**THE EXERCISE**
Please copy everything from the line containing "From the set" down to the final line below, reproducing each line without any change.

**RECORDS TO USE**
• • • • •
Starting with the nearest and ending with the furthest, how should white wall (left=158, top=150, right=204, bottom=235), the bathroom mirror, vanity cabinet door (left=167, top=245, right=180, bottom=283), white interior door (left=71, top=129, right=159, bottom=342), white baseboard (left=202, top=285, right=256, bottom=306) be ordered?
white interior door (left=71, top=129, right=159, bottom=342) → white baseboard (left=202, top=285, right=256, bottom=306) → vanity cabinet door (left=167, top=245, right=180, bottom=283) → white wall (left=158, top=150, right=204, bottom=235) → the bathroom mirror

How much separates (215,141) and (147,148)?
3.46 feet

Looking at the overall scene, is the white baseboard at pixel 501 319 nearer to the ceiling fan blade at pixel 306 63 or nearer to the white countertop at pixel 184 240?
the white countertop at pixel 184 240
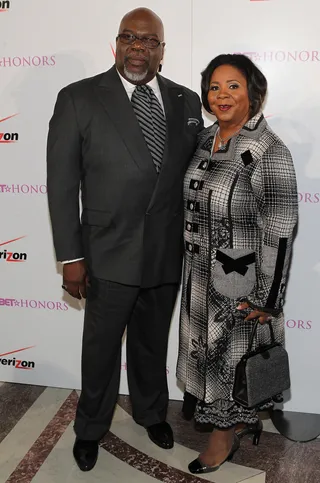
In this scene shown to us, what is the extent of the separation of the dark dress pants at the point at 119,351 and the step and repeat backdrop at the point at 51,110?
43 cm

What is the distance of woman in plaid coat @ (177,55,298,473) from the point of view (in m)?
2.18

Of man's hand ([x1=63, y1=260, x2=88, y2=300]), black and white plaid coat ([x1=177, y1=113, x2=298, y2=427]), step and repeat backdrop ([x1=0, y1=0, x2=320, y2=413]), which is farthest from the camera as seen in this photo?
step and repeat backdrop ([x1=0, y1=0, x2=320, y2=413])

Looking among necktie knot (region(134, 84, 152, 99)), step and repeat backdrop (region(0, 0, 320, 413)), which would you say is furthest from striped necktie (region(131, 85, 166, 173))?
step and repeat backdrop (region(0, 0, 320, 413))

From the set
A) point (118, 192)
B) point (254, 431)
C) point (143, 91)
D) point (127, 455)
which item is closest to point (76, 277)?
point (118, 192)

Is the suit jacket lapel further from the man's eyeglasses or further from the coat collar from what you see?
the coat collar

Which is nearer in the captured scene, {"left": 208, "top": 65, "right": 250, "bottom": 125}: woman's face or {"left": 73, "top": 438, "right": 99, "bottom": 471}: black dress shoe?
• • • • •
**SOLUTION**
From the set
A) point (118, 192)
B) point (254, 431)
C) point (143, 91)
D) point (127, 455)
which item is closest to point (76, 277)?
point (118, 192)

Is the suit jacket lapel further from the man's eyeglasses or further from the coat collar from what you see?
the coat collar

Which is nearer in the captured scene, {"left": 208, "top": 65, "right": 250, "bottom": 125}: woman's face or {"left": 73, "top": 438, "right": 99, "bottom": 471}: black dress shoe?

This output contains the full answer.